Sublime, meet Ridiculous...
One link for for people who come here to see pretty pictures, another for the hard-bitten amongst us who can't wait to read all about DSLR noise characteristics.
10/27/2015. At the communal dinner at St. John's homecoming, Pastor Ann Kelly told me about a friend of hers from seminary who's into astrophotography. I wanted to show off my stuff without sending civilians into the hundreds of wordy pages of the Slowblog (vanity! vanity! all is vanity, I hope the preacher sayeth not). So I put together a gallery using the Wowslider utility and customized the resulting code:
Click to go to
The Best of the Slowblog
If you go there, be sure to move your cursor off the first image; that's how you freeze the show to stare, agog, at whate'er has rendered you gog.
Now I need to enforce some naming conventions and work out some auto-generation tools to make it work more conveniently for this and for other folio uses. When adding images, for example, it's very easy to lose all the custom touches applied before. (Of course, I also checked out Brian Peterson's photos. He does nice work, uses similar equipment, seems to have a thing for many of the same targets.)
And now, the ridiculous: I started collecting darks for the 6D and 50D at typical nighttime temperatures. The usual overnight misadventues followed. The 50D's battery doesn't last even half as long as the 6D's. It's best if remote release / intervalometers actually stay plugged in. A few early lessons: the 50D seems incredibly sensitive to temperature. The standard deviation among all pixels is over twice as great at ~60°F as at ~50°F. The 6D is not exactly immune from temperature effects, but it seems considerably less prone to thermal noise (raising the temperature from 35F to 70F increases the noise in the 50D by 6x but only by 3x in the 6D). All this suggests I need to be much more careful than I have been about recording the actual temperature of my lights and darks, and I should maintain a more extensive dark library than has been my practice, especially when using the modded 50D. Here's one of those stultifyingly arcane tables of image characteristics for my DSLRs. I produced these analyses while working on the dark library.

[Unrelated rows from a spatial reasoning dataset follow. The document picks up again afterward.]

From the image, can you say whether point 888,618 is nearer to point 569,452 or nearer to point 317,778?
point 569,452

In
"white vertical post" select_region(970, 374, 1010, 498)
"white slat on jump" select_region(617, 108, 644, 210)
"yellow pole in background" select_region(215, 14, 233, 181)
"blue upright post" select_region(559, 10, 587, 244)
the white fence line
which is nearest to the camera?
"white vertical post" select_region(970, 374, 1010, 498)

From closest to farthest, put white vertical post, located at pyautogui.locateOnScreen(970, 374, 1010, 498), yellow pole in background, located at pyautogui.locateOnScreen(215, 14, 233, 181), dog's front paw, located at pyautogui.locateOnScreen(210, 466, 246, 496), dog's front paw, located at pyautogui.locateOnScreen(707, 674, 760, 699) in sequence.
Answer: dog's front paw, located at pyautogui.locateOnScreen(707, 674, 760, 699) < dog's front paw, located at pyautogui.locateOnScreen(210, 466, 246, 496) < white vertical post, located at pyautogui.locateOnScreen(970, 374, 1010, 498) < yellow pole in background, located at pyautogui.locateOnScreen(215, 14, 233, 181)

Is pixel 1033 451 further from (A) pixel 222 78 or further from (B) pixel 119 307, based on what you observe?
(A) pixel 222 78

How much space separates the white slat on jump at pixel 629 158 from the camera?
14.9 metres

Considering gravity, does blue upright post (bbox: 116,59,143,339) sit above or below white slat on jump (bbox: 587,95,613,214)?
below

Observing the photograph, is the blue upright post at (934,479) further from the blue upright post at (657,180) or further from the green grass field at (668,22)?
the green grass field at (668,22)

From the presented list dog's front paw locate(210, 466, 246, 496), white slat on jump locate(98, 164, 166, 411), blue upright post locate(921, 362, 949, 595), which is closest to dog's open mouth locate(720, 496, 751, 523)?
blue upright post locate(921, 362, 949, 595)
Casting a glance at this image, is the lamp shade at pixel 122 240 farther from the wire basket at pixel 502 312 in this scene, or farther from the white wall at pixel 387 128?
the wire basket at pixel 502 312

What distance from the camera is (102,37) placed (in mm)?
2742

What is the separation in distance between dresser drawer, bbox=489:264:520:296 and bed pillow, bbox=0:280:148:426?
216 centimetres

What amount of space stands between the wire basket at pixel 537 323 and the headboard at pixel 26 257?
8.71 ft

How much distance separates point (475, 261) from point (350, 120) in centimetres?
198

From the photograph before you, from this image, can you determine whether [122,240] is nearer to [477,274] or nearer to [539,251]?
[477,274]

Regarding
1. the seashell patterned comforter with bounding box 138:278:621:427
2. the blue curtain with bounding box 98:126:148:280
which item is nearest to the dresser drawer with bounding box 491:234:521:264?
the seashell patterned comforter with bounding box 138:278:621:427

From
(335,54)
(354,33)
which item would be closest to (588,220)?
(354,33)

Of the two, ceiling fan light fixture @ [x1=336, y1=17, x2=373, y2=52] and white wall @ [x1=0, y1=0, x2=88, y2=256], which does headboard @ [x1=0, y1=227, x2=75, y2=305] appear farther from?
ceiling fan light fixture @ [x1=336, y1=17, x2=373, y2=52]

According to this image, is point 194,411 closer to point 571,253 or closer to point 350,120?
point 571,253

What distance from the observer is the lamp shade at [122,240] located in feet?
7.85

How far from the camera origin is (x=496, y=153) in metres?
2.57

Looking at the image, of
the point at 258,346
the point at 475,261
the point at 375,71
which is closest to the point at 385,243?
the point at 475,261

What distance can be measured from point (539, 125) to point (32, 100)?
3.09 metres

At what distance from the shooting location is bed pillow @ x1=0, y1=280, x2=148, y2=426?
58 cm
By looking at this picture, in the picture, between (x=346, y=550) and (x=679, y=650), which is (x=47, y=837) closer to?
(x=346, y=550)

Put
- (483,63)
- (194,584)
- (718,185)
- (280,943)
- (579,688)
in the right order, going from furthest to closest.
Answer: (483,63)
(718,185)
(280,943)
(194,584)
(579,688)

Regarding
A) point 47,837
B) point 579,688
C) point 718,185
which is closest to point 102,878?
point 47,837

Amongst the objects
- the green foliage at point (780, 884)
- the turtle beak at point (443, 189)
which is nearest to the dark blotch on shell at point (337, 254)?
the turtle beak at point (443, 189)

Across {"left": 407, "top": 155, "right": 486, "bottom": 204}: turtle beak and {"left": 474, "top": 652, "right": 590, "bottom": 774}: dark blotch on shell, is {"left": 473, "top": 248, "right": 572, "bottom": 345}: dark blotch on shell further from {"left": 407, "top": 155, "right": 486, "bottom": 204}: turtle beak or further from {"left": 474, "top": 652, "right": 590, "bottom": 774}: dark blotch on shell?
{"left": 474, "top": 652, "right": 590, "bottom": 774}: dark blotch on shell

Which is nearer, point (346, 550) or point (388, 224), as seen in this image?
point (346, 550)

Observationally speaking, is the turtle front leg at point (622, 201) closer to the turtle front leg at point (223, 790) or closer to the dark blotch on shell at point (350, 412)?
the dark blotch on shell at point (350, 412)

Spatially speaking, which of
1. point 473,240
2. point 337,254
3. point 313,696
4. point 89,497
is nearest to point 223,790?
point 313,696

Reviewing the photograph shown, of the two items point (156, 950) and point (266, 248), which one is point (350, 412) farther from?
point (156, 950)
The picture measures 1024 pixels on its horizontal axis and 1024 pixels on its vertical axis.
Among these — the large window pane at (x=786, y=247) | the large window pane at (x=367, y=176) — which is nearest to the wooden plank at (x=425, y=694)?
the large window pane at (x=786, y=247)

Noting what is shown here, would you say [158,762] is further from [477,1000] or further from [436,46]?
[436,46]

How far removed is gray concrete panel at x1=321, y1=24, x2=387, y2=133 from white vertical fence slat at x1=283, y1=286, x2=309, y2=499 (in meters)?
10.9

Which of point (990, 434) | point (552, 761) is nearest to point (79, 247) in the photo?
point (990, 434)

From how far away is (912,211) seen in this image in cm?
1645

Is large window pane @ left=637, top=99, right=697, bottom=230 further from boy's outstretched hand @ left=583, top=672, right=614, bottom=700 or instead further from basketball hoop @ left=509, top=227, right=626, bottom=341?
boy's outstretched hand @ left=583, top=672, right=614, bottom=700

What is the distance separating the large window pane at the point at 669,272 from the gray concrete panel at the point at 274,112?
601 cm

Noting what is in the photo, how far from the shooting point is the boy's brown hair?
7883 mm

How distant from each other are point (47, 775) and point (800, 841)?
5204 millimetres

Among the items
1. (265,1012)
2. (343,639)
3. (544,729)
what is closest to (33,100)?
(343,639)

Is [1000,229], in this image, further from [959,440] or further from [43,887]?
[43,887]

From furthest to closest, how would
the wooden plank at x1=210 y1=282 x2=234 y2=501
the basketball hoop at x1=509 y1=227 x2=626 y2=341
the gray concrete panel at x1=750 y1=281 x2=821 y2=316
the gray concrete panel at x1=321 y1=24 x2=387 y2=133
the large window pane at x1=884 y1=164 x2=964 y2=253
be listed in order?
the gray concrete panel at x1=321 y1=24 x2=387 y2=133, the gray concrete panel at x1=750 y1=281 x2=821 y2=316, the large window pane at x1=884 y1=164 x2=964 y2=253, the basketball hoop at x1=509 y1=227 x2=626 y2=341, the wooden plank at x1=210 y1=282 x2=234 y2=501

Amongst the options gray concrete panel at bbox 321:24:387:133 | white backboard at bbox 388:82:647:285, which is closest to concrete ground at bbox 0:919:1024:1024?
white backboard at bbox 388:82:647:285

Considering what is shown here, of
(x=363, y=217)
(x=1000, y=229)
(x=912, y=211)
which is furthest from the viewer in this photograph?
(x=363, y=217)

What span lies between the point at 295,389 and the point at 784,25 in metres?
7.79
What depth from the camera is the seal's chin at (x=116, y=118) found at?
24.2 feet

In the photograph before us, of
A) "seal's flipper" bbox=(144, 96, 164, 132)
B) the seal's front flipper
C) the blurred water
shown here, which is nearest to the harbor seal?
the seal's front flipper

Undirected maundering and musing. At worst, the dark library data suggest that a cooling box would be useful even if it doesn't provide much refrigeration. Holding a constant, known temperature would go far toward managing noise. On another front, I find myself taking note of motherboards, memory, CPU's, and power supplies for a dedicated machine for image processing. Also prowling eBay comparing Xeon and i7 systems just behind the curve (for affordability) but loaded with RAM and a turnkey OS (because life is short). The benchmarks at PixInsight suggest I could be within a factor of 2 of the leading edge pretty casually; that would be about 10x faster than my current computer. The right box and a fast SSD would do nicely. We know where this will end, but when and exactly how is up for grabs. I have used the prospect of a fast processor to beat back the temptation to put a used Gemini system on the G11. That's really only needed for the narrow-field CCD / R-C combination Out West. If you're going to use it out in the dark, you'll have to drive it there. And if you're driving Out Yonder, then you might as well pack up the Mach1 too. That's why it's portable, right? Also, we know that timed slews from guideposts in the sky work. They take some planning, but they work. I don't want to pay for Gemini and I really don't want the headache of installing, fine-tuning, and providing more power. Let's just not. Not today anyway.
Except where noted, deep-sky photos are made with an SBIG ST2000XM CCD behind a 10-inch Astro-Tech Ritchey-Chretien carried on an Astro-Physics Mach1GTO. The CCD is equipped with Baader wide- and narrow-band filters. The internal guide chip of the CCD most often keeps the OTA pointed in the right direction (I'll let you know when an OAG or guidescope takes its place). Camera control and guiding are handled by Maxim DL 5.12. The stock focuser on the AT10RC has been augmented with Robofocus 3.0.9 using adapters turned on the lathe downstairs. A Canon 6D and a modded 50D find themselves mounted on an Orion 10" F4 Newtonian or carrying widefield glass on an iOptron Skytracker. Beginning in May 2013, PixInsight has taken over more and more of the heavy lifting -- alignment, stacking, gradient removal, noise-reduction, transfer function modification, color calibration, and deconvolution. Photoshop CS4 et seq and the Focus Magic plugin get their licks in, too.